◆ READING PASSAGE
++++++++++

That can't confidently be answered now. All we can glean is that if another running back had the bone bruise Ajayi has, most of us would shrug it off and anticipate him coming back soon. Unless that running back was Foster -- then we'd all be scared out of our wits to draft him.

But in the first few days of camp, Gase has been emphatic about Foster's skills as a route runner and pass catcher. How excited is Gase? When asked about easing Foster into practice, Gase started talking using him during the season.

"The guy, his resume speaks for itself," Gase said of the soon-to-be 30-year-old back. "I don't think there's any questions why we brought him in here. He's going to be working with the ones the whole training camp. He's playing this year. Whether or not he's the guy that's on the first snap of the game, I don't know. Time will tell. But he's going to be rolling with the (starters)."

So if the running back is going to be a factor in the passing game, just as it has in Gase's previous stops where they hauled in around 20 percent of the receptions, then one could figure Foster could eventually be tasked with a good workload from week to week.

And not for nothing, but the very first two Ryan Tannehill passes in practice on Monday went to the running back (in this case, Pead). It's a point of emphasis.

++++++++++

◆ TASK LIST
[1] Summarize the running back passage in two sentences.
[2] In the running back passage, about what share of the receptions did running backs haul in at Gase's previous stops?

◆ DATASET EXTRACT
++++++++++

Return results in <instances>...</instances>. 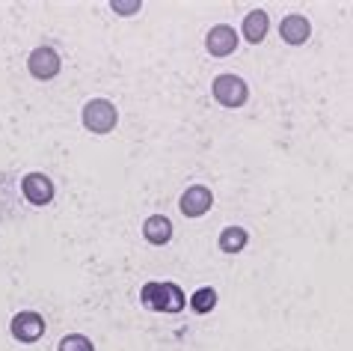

++++++++++

◆ ANSWERS PROVIDED
[1] Gase has been emphatic about Foster's skills as a route runner and pass catcher, saying Foster will work with the starters the whole training camp and is playing this year. Because running backs hauled in around 20 percent of the receptions at Gase's previous stops, Foster could eventually get a good weekly workload, and Ryan Tannehill's first two passes in Monday's practice went to a running back.

[2] Around 20 percent.